# [STATED TASK A]
Print the part of the yacht price article starting with "Finance, Fuel Prices, Economics, Markets" and going on through "in the air.".
# [STATED TASK B]
Please carry on the yacht price article from the point where it stops.

Finance, Fuel Prices, Economics, Markets

Yacht Prices Are Now Collapsing

Well, it finally happened. Can’t say I’m surprised that it took this long because in the last big recession ’79 – ’82 we never did see a collapse in advertised prices, though lots of half-price offers were accepted. That recession was short enough that sellers managed to hold on without widespread panic. We can determine that prices are collapsing by the ever widening spread in asking prices. On some top-of-the-line boats we’re seeing spreads as much as 50% in same make/model/years. This tells us that desperation is in the air.

Ultimately, for large boats it takes the brokers to break the price resistance of sellers, and this does not happen as long as brokers can pay the rent, but when the checkbook is empty, the pressure is put on sellers to drop the price and get boats moving. This is because well-heeled owners usually have the ability to hold out longer than smaller boat owners. Brokers hate to see big markdowns for obvious reasons. When a few sellers do it, this forces all sellers to drop price or face the prospect of no phone calls. When the bottom feeders give up making low ball offers because none are even countered, you know the game is up. And it definitely is up now as demonstrated by the huge spreads.

Take middle age 54′ Bertrams as an example, since there are a lot of them. Asking prices of comparables run from $900K to $400K, a 44% spread. That’s huge. With my benchmark Sea Rays I’m seeing even greater spreads as there are a lot more repos for this builder than Bertram (almost no repos of Berty & Hats). Moreover, the National Liquidators auctions are showing massive price drops, many in the range of panic selling. That is, prices down 66-75% of normal in a sizeable number of cases. The bankers are finally saying, “Just get rid of it!” They never learn; had they said that six months ago they’d have obtained 30% more.

Behind the scenes, confidence in the economy recovering anytime soon – despite the massive media propaganda that it will – is waning. More and more we hear mainstreamers saying, “This isn’t going to end anytime soon.” Well, now you know why I have been beating this drum for the last 18 months. Those who took my warnings to heart and sold early were rewarded with reasonable returns. Now, those who will be force to sell will have to take huge losses, and there won’t be anyway of getting around it. Interest in buying boats is falling off as fast as buying bank stocks.

If you happen to be caught between a rock and a hard place – as in big mortgage, little equity – you might as well bite the bullet and call up your banker and tell him he can have his boat back. There will be no waiting this one out. And besides, good credit is no longer what it used to be since there is very little to be had, so you won’t be needing it. And, you’ll sleep a lot better after the dastardly deed is done.

# [Recorded data]

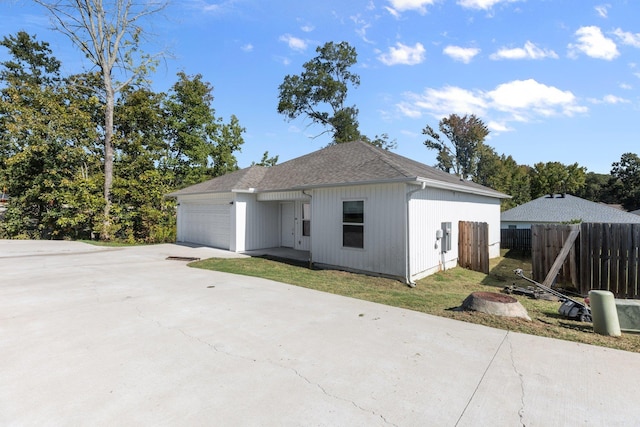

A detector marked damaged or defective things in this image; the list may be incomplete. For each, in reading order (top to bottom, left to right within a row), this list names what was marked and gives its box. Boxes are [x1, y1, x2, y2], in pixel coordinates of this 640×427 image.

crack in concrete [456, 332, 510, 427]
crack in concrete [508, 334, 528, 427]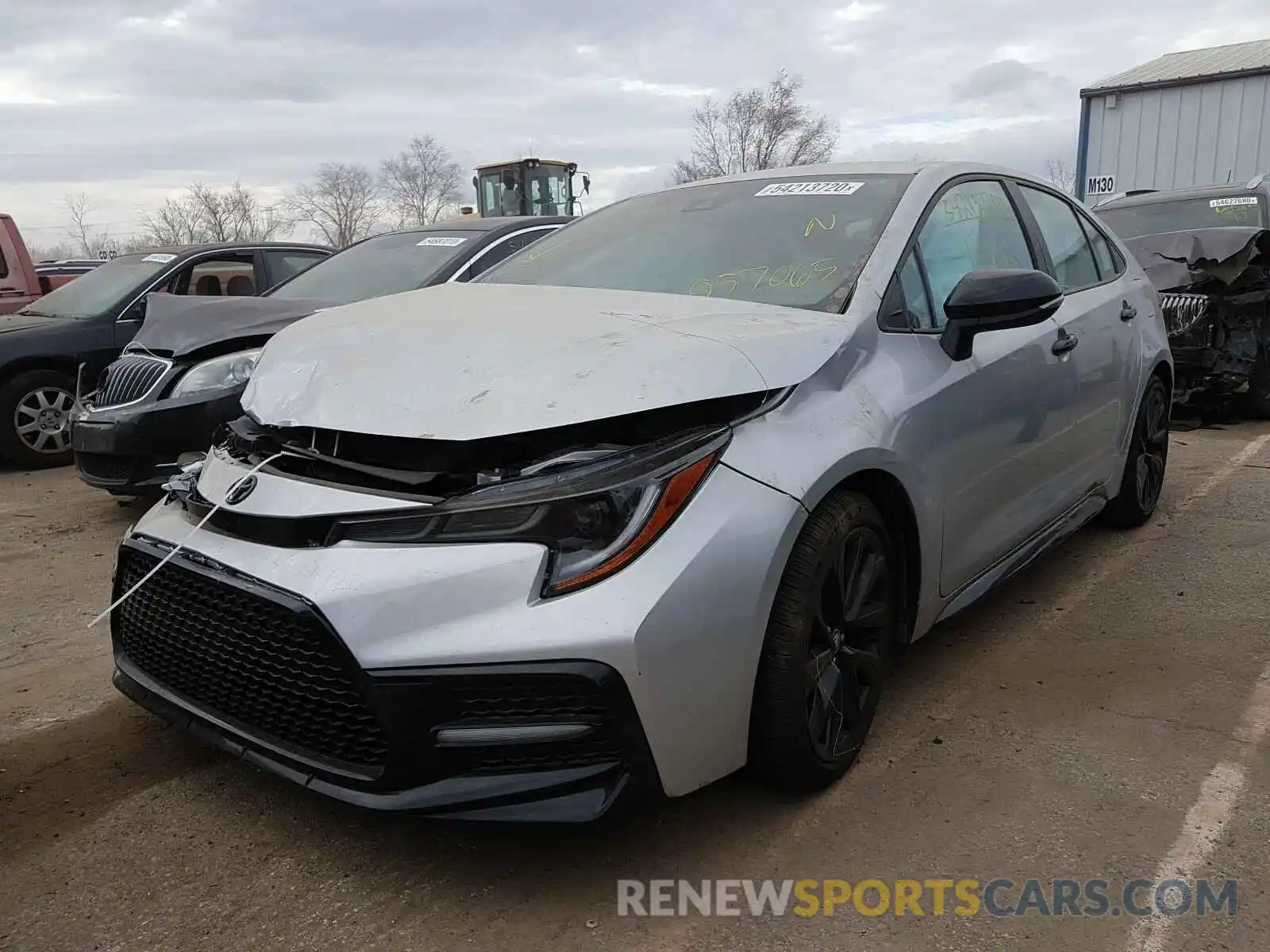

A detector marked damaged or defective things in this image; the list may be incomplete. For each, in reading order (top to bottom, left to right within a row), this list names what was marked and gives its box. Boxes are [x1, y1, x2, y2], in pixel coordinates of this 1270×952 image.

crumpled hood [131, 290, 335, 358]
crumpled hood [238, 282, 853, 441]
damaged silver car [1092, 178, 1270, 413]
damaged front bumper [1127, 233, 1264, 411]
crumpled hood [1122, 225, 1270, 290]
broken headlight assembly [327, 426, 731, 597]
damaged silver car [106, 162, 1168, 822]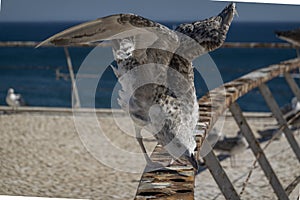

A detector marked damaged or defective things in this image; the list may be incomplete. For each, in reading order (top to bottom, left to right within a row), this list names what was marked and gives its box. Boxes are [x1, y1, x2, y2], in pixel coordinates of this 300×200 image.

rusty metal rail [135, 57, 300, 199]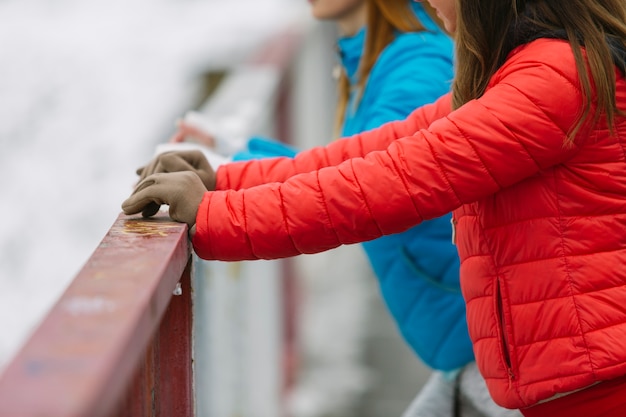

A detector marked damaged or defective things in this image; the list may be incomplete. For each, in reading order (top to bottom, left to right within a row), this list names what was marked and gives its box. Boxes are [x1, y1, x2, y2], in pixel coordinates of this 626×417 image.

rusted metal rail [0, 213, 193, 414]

# [WRITTEN REPLY A]
Finance, Fuel Prices, Economics, Markets

Yacht Prices Are Now Collapsing

Well, it finally happened. Can’t say I’m surprised that it took this long because in the last big recession ’79 – ’82 we never did see a collapse in advertised prices, though lots of half-price offers were accepted. That recession was short enough that sellers managed to hold on without widespread panic. We can determine that prices are collapsing by the ever widening spread in asking prices. On some top-of-the-line boats we’re seeing spreads as much as 50% in same make/model/years. This tells us that desperation is in the air.

# [WRITTEN REPLY B]
We are at the point now wherein with defaulting you’ll have lots of good company. You can wear it like a red badge of courage (a little tongue in cheek there) and be less embarrassed about it.

Here’s another one of my hideously accurate predictions: It will be at least another five years before we can even think about when the bottom is coming. Things are going to get a hell of a lot worse, I’m afraid. Really afraid. This is the end of boating as we knew it. All the component manufacturers are going down, and once they’re gone, it would take a very long time indeed for them to be reestablished. With it goes the boat yards, marinas, marine stores and distribution, parts supplies and etcetera.

Even the magazines are on the way out. I know that fore sure when they ask someone like me to write articles for them. Not in 40 years has that ever happened. Now it has, more than once.


January 27, 2009 Posted by | Today's Boat Market | 1 Comment

Boating’s Funeral Part VI

The funeral procession continues for recreational boating. National Liquidators reaches a new high of 444 boats at auction this week. And the average size keeps on growing. Meanwhile, Brunswick and Marine Max flirt with insolvency with stocks now down in the $2 range.

I just saw that Brunswick “declared a dividend.” Oh, that is funny, very funny, just like the bankrupt Wall Street banks declaring dividends. They do this, of course, to keep up the stock price and maintain the fiction of solvency. Ummmhummm. Continue reading

November 4, 2008 Posted by | Today's Boat Market | , , , | Leave a comment

Brunswick in Hospice Care

Brunswick in ICU

Oct. 22 — Moody’s lowers Brunswick (BC) to junk ratings; stock plummets to 25-year low

CHICAGO (AP) — Shares of embattled boatmaker Brunswick Corp. sank to a 25-year intraday low Monday after Moody’s Investor Services cut the manufacturer’s debt ratings to junk status.

Take that to mean no more borrowing to survive.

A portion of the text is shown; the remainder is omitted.